• [PROBLEM SET]:
1 > Decide whether each statement agrees with the Auschwitz convent passage. Answer yes or no, and quote the deciding words. (a) The cross had earlier been used for a 1979 Mass celebrated by Pope John Paul II. (b) The Women's International Zionist Organization protest took place in July. (c) Police drove off Weiss and his supporters.
2 > According to the Auschwitz convent passage, how many prisoners were shot at the spot the cross was meant to commemorate?
3 > Print the section of the Auschwitz convent passage that begins at the words "One year later, the" and stops after "within the camp.".

One year later, the Carmelite nuns erected the large cross, previously used to celebrate Pope John Paul II's 1979 Mass for some 500,000 people on the grounds of the Auschwitz II (Birkenau) extermination camp, to commemorate the spot where 151 prisoners (including 80 Poles) were shot by Gerhard Palitzsch on 11 November, 1941. This Mass took place just outside Block 11, a torture prison in Auschwitz I, visible from within the camp.

Tensions escalated into 1989 when two notable protests occurred: in May, the Women's International Zionist Organization led a protest of 300 members carrying signs and Israeli flags, while in July, New York City Open Orthodox rabbi Avraham Weiss and six supporters led a protest that earned global notoriety. Weiss and his supporters scaled the fence of the convent wearing concentration camp uniforms, then harassed the nuns with banging and shouting until local Polish workers drove them off with buckets of water. Representatives of the Council of Jews and the World Jewish Congress stated that mostly Jews were killed at Auschwitz and demanded religious symbols be kept away from the site. Ian Kagedan of B'nai Brith Canada called the erection of the cross "an obvious gap in understanding."

• [DATASET RECORDS]:
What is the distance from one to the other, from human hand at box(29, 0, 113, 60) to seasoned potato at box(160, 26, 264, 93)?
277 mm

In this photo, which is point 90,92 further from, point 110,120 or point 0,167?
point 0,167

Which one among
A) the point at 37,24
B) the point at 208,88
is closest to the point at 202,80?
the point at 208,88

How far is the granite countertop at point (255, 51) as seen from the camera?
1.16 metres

• [RESPONSES]:
1 >
(a) Yes: "previously used to celebrate Pope John Paul II's 1979 Mass"
(b) No: "in May, the Women's International Zionist Organization led a protest of 300 members"
(c) No: "until local Polish workers drove them off with buckets of water"

2 > 151 prisoners, including 80 Poles.

3 >
One year later, the Carmelite nuns erected the large cross, previously used to celebrate Pope John Paul II's 1979 Mass for some 500,000 people on the grounds of the Auschwitz II (Birkenau) extermination camp, to commemorate the spot where 151 prisoners (including 80 Poles) were shot by Gerhard Palitzsch on 11 November, 1941. This Mass took place just outside Block 11, a torture prison in Auschwitz I, visible from within the camp.